[Stored data]
::::::::
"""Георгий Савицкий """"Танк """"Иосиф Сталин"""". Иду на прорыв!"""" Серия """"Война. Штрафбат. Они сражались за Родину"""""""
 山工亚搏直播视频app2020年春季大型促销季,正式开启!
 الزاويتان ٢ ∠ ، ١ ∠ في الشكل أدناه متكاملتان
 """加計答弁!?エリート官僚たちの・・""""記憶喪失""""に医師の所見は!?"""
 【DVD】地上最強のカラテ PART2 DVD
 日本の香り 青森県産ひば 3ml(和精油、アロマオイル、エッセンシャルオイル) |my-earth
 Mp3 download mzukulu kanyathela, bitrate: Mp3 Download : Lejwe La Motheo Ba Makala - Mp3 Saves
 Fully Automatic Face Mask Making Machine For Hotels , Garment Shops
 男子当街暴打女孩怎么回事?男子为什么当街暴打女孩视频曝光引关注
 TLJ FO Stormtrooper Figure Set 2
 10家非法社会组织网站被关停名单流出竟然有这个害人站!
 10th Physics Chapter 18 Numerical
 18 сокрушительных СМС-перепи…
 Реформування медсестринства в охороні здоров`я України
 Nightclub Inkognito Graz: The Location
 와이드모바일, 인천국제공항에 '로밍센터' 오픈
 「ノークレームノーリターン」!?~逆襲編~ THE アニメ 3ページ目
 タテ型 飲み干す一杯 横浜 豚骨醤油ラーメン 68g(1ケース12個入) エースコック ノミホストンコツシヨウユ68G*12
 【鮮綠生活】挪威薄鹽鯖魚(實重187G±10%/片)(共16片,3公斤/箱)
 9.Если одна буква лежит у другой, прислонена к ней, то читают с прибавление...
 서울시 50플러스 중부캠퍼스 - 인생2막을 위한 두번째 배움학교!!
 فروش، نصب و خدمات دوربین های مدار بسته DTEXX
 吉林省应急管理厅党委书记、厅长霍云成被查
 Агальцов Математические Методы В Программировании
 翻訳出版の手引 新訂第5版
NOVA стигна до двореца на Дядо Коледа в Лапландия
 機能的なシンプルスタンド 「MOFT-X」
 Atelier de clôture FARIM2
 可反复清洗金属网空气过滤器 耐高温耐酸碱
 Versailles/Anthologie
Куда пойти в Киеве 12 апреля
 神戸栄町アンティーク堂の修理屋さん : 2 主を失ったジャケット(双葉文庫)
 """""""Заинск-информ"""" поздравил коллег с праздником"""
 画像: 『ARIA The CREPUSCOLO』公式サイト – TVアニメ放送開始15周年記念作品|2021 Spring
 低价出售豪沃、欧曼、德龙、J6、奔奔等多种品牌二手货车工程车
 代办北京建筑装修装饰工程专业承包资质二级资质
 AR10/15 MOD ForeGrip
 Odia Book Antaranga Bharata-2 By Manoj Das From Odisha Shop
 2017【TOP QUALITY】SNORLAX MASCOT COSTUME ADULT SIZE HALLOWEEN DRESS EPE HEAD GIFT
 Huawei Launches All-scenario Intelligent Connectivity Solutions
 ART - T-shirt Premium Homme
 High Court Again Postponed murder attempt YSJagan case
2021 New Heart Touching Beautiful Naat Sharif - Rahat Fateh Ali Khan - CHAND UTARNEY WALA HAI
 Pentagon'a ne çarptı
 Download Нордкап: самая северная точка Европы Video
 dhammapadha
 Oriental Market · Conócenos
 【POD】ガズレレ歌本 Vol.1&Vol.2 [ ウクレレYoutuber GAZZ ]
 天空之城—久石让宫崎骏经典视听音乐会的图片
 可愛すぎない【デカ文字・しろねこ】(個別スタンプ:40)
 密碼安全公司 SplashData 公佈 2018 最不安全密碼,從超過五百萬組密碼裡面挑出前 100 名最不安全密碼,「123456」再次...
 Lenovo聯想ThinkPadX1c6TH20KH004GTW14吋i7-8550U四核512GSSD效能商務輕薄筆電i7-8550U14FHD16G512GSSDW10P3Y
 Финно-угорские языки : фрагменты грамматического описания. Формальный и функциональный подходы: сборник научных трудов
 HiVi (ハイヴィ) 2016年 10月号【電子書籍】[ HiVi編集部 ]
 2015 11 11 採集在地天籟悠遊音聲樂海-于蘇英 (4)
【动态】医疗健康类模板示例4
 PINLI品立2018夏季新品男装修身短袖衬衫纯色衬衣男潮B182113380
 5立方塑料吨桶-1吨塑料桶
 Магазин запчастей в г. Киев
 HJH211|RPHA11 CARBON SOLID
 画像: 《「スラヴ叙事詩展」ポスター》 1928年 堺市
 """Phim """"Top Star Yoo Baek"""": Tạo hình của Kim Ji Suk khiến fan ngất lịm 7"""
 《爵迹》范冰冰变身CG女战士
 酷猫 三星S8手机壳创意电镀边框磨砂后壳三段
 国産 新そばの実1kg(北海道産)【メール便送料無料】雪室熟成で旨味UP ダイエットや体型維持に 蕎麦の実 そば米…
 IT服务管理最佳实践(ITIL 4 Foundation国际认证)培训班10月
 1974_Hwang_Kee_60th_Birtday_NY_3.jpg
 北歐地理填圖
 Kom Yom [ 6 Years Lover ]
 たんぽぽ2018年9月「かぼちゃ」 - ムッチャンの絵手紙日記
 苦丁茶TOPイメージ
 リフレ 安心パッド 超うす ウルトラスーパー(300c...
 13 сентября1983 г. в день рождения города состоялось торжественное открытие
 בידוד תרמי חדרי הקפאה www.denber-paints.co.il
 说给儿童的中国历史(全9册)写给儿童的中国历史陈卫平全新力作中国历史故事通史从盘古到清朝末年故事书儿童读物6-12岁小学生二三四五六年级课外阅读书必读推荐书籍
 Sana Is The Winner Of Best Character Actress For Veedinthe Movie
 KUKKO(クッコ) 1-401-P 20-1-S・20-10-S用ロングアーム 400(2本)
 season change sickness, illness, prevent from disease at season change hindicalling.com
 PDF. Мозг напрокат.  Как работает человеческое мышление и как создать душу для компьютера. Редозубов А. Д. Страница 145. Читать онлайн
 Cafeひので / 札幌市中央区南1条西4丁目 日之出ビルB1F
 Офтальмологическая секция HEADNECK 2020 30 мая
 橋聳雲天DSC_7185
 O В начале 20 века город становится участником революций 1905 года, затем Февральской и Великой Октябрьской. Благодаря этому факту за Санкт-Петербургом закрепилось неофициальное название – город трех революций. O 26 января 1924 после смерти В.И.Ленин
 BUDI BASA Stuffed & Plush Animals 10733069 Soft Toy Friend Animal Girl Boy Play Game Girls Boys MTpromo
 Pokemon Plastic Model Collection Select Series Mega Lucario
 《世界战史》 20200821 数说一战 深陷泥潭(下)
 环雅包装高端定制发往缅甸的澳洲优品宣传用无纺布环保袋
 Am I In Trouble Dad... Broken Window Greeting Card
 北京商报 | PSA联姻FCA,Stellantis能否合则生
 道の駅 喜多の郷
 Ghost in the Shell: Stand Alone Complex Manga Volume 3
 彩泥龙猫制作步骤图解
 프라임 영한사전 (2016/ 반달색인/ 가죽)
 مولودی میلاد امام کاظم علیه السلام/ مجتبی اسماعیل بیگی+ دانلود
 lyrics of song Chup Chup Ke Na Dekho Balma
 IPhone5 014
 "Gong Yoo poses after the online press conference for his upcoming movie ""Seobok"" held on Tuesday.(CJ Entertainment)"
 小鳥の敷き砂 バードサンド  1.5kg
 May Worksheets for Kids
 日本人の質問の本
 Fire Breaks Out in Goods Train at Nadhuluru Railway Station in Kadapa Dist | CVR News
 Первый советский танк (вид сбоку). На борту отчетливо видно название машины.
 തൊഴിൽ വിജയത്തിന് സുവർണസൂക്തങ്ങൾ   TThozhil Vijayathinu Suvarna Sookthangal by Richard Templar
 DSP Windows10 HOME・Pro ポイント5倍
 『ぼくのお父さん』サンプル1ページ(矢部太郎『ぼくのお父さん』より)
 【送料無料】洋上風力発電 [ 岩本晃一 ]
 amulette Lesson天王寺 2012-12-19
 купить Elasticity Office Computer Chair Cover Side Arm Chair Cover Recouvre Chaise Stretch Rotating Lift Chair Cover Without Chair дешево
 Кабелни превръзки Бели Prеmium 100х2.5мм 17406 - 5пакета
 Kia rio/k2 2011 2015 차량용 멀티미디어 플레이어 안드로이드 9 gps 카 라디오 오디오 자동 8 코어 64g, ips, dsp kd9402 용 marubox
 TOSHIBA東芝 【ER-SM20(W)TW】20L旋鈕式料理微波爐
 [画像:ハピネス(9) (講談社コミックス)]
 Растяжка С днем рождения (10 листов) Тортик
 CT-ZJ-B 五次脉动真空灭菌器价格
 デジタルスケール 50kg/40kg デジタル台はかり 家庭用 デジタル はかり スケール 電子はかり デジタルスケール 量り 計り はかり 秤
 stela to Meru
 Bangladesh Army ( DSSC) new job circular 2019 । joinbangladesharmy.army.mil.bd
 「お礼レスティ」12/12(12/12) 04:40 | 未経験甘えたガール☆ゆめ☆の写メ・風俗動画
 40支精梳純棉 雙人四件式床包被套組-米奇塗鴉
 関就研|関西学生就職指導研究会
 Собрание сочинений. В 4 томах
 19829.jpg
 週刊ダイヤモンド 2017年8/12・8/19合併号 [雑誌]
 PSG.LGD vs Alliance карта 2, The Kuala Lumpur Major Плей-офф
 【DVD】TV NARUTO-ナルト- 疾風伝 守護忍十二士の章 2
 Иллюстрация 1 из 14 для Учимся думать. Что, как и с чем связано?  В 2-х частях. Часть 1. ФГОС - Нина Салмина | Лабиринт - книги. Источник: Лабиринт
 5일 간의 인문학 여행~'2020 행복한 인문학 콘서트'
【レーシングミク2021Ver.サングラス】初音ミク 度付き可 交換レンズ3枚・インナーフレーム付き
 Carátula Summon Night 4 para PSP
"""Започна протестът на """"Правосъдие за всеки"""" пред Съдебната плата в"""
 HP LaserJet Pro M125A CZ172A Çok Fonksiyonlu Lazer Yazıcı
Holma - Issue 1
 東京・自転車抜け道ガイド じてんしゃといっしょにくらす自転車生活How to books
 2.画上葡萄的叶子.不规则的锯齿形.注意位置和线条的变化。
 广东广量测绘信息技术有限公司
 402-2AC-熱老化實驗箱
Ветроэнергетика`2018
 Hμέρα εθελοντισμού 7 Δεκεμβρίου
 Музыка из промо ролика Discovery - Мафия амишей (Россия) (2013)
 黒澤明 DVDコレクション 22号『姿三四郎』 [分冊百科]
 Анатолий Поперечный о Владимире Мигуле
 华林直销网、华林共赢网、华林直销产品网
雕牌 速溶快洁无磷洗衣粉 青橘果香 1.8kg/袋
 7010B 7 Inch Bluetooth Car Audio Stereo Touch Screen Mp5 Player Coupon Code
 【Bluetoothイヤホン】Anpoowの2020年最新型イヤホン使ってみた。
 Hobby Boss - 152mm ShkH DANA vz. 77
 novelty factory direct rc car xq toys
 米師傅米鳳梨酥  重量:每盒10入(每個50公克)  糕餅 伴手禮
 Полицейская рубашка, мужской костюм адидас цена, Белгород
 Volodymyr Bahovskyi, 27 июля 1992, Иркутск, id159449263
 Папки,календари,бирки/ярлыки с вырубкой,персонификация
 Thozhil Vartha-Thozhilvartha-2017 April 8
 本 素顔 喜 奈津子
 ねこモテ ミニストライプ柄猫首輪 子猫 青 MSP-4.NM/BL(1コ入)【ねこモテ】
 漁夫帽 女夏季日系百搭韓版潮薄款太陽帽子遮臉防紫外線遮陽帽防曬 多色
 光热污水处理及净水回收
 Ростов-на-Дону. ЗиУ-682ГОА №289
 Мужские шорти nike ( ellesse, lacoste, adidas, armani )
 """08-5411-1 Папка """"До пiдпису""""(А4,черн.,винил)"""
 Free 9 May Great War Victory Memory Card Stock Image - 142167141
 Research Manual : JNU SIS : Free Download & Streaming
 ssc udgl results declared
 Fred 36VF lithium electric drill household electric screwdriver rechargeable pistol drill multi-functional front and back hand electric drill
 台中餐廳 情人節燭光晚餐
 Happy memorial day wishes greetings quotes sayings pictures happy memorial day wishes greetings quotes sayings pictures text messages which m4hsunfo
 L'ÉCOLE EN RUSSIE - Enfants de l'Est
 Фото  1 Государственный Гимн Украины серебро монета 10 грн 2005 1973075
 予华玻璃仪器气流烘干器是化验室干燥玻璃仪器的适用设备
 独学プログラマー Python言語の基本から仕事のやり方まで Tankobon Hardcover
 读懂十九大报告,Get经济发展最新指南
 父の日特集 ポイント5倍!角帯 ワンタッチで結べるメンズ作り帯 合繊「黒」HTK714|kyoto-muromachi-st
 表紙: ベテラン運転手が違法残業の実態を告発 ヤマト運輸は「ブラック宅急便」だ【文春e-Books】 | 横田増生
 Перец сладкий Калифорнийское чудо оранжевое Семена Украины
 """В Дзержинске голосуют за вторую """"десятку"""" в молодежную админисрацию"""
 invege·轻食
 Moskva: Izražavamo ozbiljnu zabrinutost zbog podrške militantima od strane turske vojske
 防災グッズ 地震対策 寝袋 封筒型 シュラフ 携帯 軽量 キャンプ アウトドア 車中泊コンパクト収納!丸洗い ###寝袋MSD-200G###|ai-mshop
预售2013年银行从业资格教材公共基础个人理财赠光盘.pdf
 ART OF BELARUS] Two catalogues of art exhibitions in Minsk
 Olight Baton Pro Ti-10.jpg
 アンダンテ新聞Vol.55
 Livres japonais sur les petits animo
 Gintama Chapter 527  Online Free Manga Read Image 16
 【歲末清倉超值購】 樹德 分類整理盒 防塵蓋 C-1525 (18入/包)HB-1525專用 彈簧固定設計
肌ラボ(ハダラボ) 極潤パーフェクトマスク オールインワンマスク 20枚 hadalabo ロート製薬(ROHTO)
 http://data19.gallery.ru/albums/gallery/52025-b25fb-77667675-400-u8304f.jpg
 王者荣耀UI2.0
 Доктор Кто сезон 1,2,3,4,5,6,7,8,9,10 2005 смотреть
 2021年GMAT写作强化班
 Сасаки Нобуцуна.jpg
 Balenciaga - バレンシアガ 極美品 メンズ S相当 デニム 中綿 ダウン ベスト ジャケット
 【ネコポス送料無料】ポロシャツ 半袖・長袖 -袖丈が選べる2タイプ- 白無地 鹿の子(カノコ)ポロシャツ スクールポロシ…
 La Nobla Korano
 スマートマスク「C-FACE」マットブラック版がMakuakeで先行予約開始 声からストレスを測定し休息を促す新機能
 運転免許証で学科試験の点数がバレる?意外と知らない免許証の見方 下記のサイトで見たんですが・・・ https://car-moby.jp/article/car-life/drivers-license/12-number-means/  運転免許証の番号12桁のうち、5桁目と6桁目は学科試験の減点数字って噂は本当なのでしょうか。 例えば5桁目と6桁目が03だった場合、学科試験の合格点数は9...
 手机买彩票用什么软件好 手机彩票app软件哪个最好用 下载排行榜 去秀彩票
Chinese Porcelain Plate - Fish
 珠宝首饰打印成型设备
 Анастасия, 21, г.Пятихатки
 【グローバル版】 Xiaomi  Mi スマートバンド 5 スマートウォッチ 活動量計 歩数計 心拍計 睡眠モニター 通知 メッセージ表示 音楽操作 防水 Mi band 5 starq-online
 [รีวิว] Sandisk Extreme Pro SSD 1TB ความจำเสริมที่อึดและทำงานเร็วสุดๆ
::::::::
What you have to do: Nothing but the lines from the one holding "父の日特集 ポイント5倍!角帯 ワンタッチで結べるメンズ作り帯" through the last line of the data may be output, and each must match exactly.

Task solution:
 父の日特集 ポイント5倍!角帯 ワンタッチで結べるメンズ作り帯 合繊「黒」HTK714|kyoto-muromachi-st
 表紙: ベテラン運転手が違法残業の実態を告発 ヤマト運輸は「ブラック宅急便」だ【文春e-Books】 | 横田増生
 Перец сладкий Калифорнийское чудо оранжевое Семена Украины
 """В Дзержинске голосуют за вторую """"десятку"""" в молодежную админисрацию"""
 invege·轻食
 Moskva: Izražavamo ozbiljnu zabrinutost zbog podrške militantima od strane turske vojske
 防災グッズ 地震対策 寝袋 封筒型 シュラフ 携帯 軽量 キャンプ アウトドア 車中泊コンパクト収納!丸洗い ###寝袋MSD-200G###|ai-mshop
预售2013年银行从业资格教材公共基础个人理财赠光盘.pdf
 ART OF BELARUS] Two catalogues of art exhibitions in Minsk
 Olight Baton Pro Ti-10.jpg
 アンダンテ新聞Vol.55
 Livres japonais sur les petits animo
 Gintama Chapter 527  Online Free Manga Read Image 16
 【歲末清倉超值購】 樹德 分類整理盒 防塵蓋 C-1525 (18入/包)HB-1525專用 彈簧固定設計
肌ラボ(ハダラボ) 極潤パーフェクトマスク オールインワンマスク 20枚 hadalabo ロート製薬(ROHTO)
 http://data19.gallery.ru/albums/gallery/52025-b25fb-77667675-400-u8304f.jpg
 王者荣耀UI2.0
 Доктор Кто сезон 1,2,3,4,5,6,7,8,9,10 2005 смотреть
 2021年GMAT写作强化班
 Сасаки Нобуцуна.jpg
 Balenciaga - バレンシアガ 極美品 メンズ S相当 デニム 中綿 ダウン ベスト ジャケット
 【ネコポス送料無料】ポロシャツ 半袖・長袖 -袖丈が選べる2タイプ- 白無地 鹿の子(カノコ)ポロシャツ スクールポロシ…
 La Nobla Korano
 スマートマスク「C-FACE」マットブラック版がMakuakeで先行予約開始 声からストレスを測定し休息を促す新機能
 運転免許証で学科試験の点数がバレる?意外と知らない免許証の見方 下記のサイトで見たんですが・・・ https://car-moby.jp/article/car-life/drivers-license/12-number-means/  運転免許証の番号12桁のうち、5桁目と6桁目は学科試験の減点数字って噂は本当なのでしょうか。 例えば5桁目と6桁目が03だった場合、学科試験の合格点数は9...
 手机买彩票用什么软件好 手机彩票app软件哪个最好用 下载排行榜 去秀彩票
Chinese Porcelain Plate - Fish
 珠宝首饰打印成型设备
 Анастасия, 21, г.Пятихатки
 【グローバル版】 Xiaomi  Mi スマートバンド 5 スマートウォッチ 活動量計 歩数計 心拍計 睡眠モニター 通知 メッセージ表示 音楽操作 防水 Mi band 5 starq-online
 [รีวิว] Sandisk Extreme Pro SSD 1TB ความจำเสริมที่อึดและทำงานเร็วสุดๆ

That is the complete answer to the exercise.